Она забралась в постель и обняла мужа.

— Ты, кажется, говорила, что умеешь видеть будущее, — сказал он.

— Я умею гадать на чайных листьях, — прошептала Лайла. — Только и всего.

— А я тоже умею видеть будущее, — заявил Ричард. — Так что тебе лучше прекратить бороться с ним, ведь нам с тобой еще долго жить вместе.

Лайле очень хотелось, чтобы он оказался прав, но с приходом зимы она поняла, что оставаться в штате Нью-Йорк им больше нельзя. В Восточном Китае обязательно найдется кто-нибудь, кто разузнает о ней все и обязательно расскажет об этом Ричарду. Прошлое словно наступало ей на пятки. Дело дошло до того, что, когда Лайла вместе со свекровью отправлялась в город за покупками, ей начинало казаться, что где-то здесь, в чужой семье, живет ее дочь. Она не могла смотреть на детей. Ей чудилось, что ее груди вновь начали наливаться молоком. По ночам они так болели, что Лайле приходилось спать на спине.
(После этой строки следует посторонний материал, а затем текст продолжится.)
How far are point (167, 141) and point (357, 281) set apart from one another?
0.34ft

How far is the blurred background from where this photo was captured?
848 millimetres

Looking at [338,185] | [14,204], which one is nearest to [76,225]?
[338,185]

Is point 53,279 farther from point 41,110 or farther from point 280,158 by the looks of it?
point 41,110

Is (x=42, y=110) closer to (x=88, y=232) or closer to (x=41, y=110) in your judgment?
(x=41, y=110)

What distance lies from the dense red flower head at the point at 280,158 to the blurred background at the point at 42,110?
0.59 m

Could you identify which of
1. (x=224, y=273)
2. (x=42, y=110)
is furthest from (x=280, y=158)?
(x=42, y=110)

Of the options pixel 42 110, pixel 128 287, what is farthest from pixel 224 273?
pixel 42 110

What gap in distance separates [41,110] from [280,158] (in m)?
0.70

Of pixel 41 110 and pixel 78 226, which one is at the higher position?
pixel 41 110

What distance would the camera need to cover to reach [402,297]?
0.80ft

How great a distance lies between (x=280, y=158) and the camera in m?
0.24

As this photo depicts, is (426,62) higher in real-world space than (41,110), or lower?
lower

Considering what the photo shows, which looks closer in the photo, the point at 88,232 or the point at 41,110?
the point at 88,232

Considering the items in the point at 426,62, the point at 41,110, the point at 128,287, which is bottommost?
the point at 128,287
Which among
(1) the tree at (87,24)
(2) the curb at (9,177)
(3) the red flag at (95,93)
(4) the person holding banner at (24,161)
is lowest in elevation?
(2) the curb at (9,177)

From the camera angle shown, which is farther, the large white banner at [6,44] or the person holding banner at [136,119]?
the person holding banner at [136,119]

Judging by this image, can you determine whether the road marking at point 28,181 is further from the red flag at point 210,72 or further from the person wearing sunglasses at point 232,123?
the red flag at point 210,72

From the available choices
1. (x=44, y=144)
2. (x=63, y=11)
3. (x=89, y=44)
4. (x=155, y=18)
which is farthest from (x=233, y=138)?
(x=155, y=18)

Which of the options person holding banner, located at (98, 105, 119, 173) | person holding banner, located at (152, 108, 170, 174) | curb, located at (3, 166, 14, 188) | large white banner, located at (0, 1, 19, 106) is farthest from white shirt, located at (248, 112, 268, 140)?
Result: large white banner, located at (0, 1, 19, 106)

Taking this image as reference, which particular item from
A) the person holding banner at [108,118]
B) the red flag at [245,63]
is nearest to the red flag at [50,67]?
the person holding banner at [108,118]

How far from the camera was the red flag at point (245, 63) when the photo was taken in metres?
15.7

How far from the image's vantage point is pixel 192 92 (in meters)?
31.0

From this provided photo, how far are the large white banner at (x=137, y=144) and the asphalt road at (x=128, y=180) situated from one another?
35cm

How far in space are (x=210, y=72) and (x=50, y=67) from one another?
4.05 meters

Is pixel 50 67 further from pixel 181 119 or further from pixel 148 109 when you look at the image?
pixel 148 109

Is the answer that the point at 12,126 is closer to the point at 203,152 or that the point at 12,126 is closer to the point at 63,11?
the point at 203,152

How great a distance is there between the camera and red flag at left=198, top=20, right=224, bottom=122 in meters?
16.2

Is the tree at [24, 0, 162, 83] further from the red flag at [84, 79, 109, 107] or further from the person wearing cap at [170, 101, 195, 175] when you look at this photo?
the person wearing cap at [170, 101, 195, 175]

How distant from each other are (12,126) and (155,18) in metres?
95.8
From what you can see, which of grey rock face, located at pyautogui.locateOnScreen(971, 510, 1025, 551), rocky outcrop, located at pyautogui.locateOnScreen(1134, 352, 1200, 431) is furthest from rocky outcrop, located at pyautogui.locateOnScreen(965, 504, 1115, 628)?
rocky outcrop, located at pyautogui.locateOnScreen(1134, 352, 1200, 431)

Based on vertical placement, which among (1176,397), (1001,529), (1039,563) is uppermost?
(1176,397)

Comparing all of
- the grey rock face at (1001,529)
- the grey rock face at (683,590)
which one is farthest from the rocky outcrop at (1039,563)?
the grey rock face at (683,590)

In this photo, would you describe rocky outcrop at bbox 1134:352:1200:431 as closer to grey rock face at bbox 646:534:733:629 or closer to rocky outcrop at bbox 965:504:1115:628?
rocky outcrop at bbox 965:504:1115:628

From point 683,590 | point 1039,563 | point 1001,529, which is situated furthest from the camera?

Близилась первая годовщина со дня рождения дочери, и это сводило Лайлу с ума. По вечерам солнце становилось оранжево-черным, а дни были серыми, точно булыжники. Лайла уже не сомневалась, что, если на зиму она останется в Восточном Китае, случится страшное. Она завела разговор о переезде, но Ричард, решив, что ей просто захотелось жить в собственном доме, пообещал меньше чем через год найти дом с видом на Лонг-Айленд и сразу же туда переехать. Однажды, когда на улице стоял мороз, похоже близилась снежная буря, Лайла, дрожа от холода, отправилась на автозаправочную станцию к Ричарду и Джейсону, чтобы отнести им термос с горячим кофе и немного еды. На автозаправке, тихо урча, стояла машина. На пассажирском месте сидела маленькая девочка. Ее мать зашла в контору, чтобы расспросить о дороге. Выйдя из конторы, женщина увидела Лайлу, которая прижалась к боковому стеклу и рыдала, глядя на ребенка.

Лайла усилием воли заставила себя не броситься вслед за автомобилем. Какая разница, что это был не ее ребенок. Лайла хотела его. Внезапно у нее возник ужасный план: спрятаться за машиной, затем схватить ребенка и бежать. И если бы мать девочки еще хоть немного задержалась в конторе, Лайла могла бы уже во весь опор мчаться на запад. Она включила бы радио, и оно тихо играло бы. Она включила бы печку, и маленькая девочка спала бы рядом с Лайлой, а ее сонное дыхание наполняло бы салон автомобиля сладким ароматом.

Именно тогда Лайла решила окончательно: Калифорния — вот что ей нужно. Когда-то она представляла себе, как они с Ричардом будут жить среди голливудских холмов. Ей нужно было уехать гуда, где ее никто не знает, и там начать жить заново. В тот же вечер за ужином Лайла завела разговор о переезде на Запад и уже не могла остановиться. Она говорила и говорила, не замечая того, что все положили вилки и удивленно смотрят на нее.

— Вы с Ричардом планируете уехать из Нью-Йорка? — испуганно спросила Хелен, впервые почувствовав, что иметь невестку — дело небезопасное.

— Нет, — ответил Ричард, прекрасно понимая, что сейчас что-то произойдет. — Мы ничего не планируем.